O modelo brasileiro de gestão das águas é considerado exemplo pela Organização das Nações Unidas. Segundo relatório da Organização das Nações Unidas (ONU) que será apresentado nesta quarta-feira (22) no 4° Fórum Mundial da Água, no México, o Brasil é uma das 14 nações que apresentaram progressos importantes em políticas de recursos hídricos nos últimos três anos. Foram analisados 108 países, entre eles nove sul-americanos. "O Brasil é citado explicitamente no relatório como um exemplo de progresso na gestão integrada de recursos hídricos, embora a gente saiba que ainda há muito a caminhar", diz o coordenador de Ciência e Meio Ambiente da Organização das Nações Unidas para a Educação, a Ciência e a Cultura (Unesco) no Brasil, Celso Schenkel.
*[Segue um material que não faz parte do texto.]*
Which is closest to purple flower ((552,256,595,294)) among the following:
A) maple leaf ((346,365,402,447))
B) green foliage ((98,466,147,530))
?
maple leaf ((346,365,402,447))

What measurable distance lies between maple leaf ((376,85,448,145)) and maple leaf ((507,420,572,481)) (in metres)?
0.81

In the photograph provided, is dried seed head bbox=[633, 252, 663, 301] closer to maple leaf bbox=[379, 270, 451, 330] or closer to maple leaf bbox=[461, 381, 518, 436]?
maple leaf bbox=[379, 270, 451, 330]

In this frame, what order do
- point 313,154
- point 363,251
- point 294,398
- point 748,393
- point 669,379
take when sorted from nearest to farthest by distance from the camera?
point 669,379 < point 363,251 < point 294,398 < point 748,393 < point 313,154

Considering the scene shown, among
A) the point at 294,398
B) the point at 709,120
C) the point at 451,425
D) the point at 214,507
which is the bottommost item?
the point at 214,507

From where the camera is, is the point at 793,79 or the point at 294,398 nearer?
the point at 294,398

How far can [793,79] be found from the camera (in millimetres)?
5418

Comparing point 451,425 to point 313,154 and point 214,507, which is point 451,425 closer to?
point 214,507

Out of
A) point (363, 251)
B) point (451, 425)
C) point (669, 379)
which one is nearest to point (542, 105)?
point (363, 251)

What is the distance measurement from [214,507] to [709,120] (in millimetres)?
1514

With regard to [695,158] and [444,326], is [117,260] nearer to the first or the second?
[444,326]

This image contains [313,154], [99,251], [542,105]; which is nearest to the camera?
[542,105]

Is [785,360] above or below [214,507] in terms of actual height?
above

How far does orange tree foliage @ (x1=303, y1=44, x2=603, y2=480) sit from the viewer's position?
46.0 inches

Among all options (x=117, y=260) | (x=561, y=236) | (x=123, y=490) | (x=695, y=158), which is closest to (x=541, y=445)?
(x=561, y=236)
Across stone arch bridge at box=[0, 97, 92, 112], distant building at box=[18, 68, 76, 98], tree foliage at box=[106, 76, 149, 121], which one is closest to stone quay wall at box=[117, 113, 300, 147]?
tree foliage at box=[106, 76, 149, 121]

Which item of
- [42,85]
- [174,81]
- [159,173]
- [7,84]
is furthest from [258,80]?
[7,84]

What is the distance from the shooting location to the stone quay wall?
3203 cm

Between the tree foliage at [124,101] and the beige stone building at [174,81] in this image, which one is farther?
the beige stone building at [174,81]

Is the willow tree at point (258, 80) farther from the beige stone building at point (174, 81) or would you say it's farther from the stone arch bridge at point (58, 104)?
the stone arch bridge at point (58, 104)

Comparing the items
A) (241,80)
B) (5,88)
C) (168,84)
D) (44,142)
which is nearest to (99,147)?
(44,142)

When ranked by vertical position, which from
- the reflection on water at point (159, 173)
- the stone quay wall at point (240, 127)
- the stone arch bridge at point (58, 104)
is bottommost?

Produzido pelo Programa Mundial de Avaliação dos Recursos Hídricos das Nações Unidas, cuja secretaria é mantida pela Unesco, o relatório traz uma análise detalhada sobre a condição dos recursos hídricos no planeta e analisa os progressos dos Objetos de Desenvolvimento do Milênio relacionados à água. Também avalia aspectos como crescimento populacional, urbanização, mudança de ecossistemas, produção de alimentos, saúde, indústria e energia e faz recomendações para guiar e encorajar ações futuras sobre uso, produtividade e gestão sustentáveis das fontes de água potável. "O relatório toma como premissa que só a cooperação global pode garantir uma gestão integrada e sustentável da água", explica Schenkel.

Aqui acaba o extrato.